The seductive magic of Mexico City after dark

The seductive magic of Mexico City after dark

Night business — José de Jesús “Chucho” León Hernández captures the Mexican capital at night, exploring its magic through the eyes of punks, poets and club kids.

For José de Jesús “Chucho” León Hernández, the night is the perfect muse. It’s a mystery, an adventure, and an escape – one in which the Mexican photographer feels innately at ease, despite any terrors it posed.  

“I was afraid of ghosts and the devil, but also afraid of the rage of God,” Chucho says. Raised by two devout Catholic aunts who decorated the home with visceral images of the suffering of Christ, martyred saints, and souls in Purgatory, he spent much of his youth thinking about the Apocalypse.

Daytime was dull and boring, full of noise and mediocrity – especially living in this neighbourhood, people are scared of people who are different,” he says. “The night was by far more interesting and benevolent maybe because I was able to be alone, I was a rebel and a charming little boy, always aware of my sexuality. I guess I was more connected and identified with this fantasy world.”

In 1985, at the age of 14, Chucho began walking the streets of his Mexico City neighbourhood, Colonia Doctores. He soon began going to clubs to dance until 4am, something he compares to discovering a “parallel universe”.  

That same year, a magnitude-8.0 earthquake struck Mexico City, resulting in catastrophic death and destruction. Then-President Miguel de la Madrid made the situation worse, ordering a news blackout for the first 39 hours. In the rubble, Chucho began making nude auto portraits among the ruins.

From there, he began walking the streets of the city, in search of “casual sex” and “new friends”. He soon discovered punk music, symbolist poets, expressionist films, and magazine stores in Zona Rosa – the Pink Zone – all of which melded into the original vision that defines Chucho’s photography today. 

I see my work as a movie set, pure imagination. The transformation of a third world neighbourhood into scenarios of an expressionist film, where you can find and can talk about love and loss, or madness and despair.” 

One night back home I found this dead calf in a dump and felt the urge to photograph the scene, so dramatic and strange. Then I found the similarity between that scene and Baudelaire’s poem Une charogne..”

As a photographer, Chucho has become obsessed with the ecstatic beauty of night, finding pleasure in the seductive powers of life after dark.

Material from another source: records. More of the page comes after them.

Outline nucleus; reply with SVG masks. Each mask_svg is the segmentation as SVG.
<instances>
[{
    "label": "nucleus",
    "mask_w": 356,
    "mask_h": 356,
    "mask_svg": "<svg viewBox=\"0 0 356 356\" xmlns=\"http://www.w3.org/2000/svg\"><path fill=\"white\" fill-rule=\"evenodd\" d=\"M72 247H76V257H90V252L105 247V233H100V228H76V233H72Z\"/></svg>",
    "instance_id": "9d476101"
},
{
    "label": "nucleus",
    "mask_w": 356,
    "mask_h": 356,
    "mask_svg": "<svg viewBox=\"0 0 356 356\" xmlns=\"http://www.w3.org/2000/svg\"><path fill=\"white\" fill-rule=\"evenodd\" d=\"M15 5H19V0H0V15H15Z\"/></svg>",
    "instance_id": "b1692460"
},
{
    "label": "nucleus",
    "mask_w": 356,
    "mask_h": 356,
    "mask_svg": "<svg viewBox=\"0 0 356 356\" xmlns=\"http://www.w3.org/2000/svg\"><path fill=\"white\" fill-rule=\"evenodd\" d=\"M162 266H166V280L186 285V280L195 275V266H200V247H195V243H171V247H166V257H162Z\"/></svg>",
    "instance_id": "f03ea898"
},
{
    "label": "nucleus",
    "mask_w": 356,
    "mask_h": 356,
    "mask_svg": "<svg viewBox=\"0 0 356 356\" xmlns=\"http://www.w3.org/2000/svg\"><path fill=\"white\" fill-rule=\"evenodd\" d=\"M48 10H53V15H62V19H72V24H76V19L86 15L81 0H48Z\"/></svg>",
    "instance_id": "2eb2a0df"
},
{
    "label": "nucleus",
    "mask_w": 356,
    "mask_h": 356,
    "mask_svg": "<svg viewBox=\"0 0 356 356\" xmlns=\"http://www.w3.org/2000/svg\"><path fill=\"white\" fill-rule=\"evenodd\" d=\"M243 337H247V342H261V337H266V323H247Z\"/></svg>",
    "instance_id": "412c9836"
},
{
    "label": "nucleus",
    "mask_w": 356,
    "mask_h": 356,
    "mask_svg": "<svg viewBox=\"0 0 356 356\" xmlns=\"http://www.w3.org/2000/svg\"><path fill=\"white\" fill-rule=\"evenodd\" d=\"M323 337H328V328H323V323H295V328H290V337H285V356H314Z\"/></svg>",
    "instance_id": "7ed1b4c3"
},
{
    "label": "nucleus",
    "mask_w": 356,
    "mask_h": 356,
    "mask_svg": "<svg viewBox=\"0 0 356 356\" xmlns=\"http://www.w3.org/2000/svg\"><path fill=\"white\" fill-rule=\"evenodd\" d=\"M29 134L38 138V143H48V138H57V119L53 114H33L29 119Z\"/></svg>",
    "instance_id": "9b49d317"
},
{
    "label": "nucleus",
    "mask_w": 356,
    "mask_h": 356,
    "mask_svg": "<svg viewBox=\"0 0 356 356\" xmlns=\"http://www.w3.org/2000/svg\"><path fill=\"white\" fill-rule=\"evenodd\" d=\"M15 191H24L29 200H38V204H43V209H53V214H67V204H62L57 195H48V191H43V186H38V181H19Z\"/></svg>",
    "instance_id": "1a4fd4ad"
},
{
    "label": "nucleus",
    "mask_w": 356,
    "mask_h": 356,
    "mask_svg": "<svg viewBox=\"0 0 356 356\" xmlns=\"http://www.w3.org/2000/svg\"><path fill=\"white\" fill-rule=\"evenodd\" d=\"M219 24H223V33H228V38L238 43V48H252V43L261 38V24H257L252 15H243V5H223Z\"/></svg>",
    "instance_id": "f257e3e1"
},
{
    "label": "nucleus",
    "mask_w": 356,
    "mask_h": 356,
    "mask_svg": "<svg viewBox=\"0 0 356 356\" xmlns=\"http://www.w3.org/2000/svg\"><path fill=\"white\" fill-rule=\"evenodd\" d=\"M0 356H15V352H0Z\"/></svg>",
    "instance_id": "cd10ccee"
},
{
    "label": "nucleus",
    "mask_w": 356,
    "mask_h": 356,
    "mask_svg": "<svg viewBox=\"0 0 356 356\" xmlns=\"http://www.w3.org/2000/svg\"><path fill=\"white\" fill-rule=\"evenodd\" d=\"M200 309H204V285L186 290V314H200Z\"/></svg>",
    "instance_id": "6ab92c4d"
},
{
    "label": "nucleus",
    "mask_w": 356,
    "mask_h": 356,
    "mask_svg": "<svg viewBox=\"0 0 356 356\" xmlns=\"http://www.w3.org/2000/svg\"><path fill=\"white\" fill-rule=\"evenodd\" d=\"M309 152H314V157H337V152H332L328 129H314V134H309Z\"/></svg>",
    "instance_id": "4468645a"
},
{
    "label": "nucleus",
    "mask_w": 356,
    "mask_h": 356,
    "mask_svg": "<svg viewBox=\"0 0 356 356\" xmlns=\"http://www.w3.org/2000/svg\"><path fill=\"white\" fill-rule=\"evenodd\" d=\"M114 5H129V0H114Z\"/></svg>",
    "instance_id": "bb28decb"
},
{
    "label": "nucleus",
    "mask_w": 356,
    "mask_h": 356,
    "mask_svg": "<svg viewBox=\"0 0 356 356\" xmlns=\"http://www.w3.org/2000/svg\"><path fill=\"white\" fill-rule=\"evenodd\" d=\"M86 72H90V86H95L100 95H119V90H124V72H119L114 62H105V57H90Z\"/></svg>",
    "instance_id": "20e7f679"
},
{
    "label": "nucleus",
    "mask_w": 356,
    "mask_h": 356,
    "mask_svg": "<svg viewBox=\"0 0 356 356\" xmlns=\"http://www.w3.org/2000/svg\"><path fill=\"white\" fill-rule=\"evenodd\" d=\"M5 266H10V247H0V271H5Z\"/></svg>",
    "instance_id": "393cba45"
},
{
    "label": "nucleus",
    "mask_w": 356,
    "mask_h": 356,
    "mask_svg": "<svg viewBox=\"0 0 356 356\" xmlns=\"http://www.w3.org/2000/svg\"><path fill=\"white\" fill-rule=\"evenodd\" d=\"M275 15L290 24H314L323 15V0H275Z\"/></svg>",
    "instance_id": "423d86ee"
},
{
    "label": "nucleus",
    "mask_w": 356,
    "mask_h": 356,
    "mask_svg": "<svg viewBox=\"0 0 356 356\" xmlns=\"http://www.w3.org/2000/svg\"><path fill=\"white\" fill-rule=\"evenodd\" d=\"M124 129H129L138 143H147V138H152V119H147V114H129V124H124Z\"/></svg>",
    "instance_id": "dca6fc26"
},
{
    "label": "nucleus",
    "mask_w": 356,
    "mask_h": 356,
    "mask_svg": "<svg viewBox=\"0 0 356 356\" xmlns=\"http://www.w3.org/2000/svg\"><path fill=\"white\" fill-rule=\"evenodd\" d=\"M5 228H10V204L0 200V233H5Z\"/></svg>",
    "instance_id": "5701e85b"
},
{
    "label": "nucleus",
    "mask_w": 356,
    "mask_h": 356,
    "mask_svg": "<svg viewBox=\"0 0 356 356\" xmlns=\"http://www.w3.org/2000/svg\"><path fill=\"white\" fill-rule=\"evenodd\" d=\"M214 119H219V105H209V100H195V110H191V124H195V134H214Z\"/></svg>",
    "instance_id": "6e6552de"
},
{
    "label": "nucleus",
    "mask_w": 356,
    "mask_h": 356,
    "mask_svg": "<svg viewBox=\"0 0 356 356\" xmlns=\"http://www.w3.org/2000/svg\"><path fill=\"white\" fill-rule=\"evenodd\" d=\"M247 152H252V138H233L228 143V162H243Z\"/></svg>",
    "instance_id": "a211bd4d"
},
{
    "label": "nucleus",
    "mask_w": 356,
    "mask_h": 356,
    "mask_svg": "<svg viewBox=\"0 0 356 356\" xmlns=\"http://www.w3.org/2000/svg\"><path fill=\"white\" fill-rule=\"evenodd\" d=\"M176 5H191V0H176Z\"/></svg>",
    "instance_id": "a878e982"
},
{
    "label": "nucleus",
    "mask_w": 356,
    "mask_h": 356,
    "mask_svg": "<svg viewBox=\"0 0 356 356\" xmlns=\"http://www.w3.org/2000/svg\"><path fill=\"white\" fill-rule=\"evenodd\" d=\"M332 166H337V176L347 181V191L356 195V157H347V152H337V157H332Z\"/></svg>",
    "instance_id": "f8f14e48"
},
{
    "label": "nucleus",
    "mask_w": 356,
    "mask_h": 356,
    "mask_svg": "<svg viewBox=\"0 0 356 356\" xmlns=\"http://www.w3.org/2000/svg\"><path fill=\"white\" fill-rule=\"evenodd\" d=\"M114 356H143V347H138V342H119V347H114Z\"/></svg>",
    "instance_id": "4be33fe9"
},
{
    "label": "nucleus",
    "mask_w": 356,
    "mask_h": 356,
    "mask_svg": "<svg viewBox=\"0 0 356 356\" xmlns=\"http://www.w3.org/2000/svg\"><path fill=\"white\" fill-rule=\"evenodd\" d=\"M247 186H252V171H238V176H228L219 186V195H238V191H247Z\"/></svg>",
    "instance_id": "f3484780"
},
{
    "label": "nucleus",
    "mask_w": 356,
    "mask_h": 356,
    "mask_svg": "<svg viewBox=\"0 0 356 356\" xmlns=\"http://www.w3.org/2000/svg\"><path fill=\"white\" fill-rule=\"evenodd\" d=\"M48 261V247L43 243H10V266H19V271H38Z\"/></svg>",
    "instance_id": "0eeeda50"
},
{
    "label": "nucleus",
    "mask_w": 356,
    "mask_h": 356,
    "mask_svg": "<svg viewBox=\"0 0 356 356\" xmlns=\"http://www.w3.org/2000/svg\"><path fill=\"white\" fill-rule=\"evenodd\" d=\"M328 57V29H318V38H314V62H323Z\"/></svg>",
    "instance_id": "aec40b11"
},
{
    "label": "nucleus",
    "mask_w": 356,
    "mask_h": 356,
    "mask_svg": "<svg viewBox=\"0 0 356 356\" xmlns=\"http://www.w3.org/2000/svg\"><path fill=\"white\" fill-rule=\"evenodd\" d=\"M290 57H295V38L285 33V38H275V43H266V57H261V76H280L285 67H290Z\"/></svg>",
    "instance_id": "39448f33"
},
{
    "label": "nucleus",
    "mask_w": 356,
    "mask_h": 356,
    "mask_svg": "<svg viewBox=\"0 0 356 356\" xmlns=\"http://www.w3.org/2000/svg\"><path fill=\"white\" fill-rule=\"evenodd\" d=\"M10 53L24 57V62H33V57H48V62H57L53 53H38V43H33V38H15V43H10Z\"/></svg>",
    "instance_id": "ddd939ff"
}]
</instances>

His recent book, Vida (Edition Patrick Frey), offers a peek into another world, one overflowing with the glorious spirit of grit, glamour, and decadence. 

“I want to recreate the unique, dangerous, and dark city that only exists in my imagination with some clues that I find along the way: a woman’s gaze, a building, a drowned cat, the reflections of funeral houses on puddles and mix these encounters with portraits of young people at parties to make tales about the night.” 

Vida is out now on Edition Patrick Frey.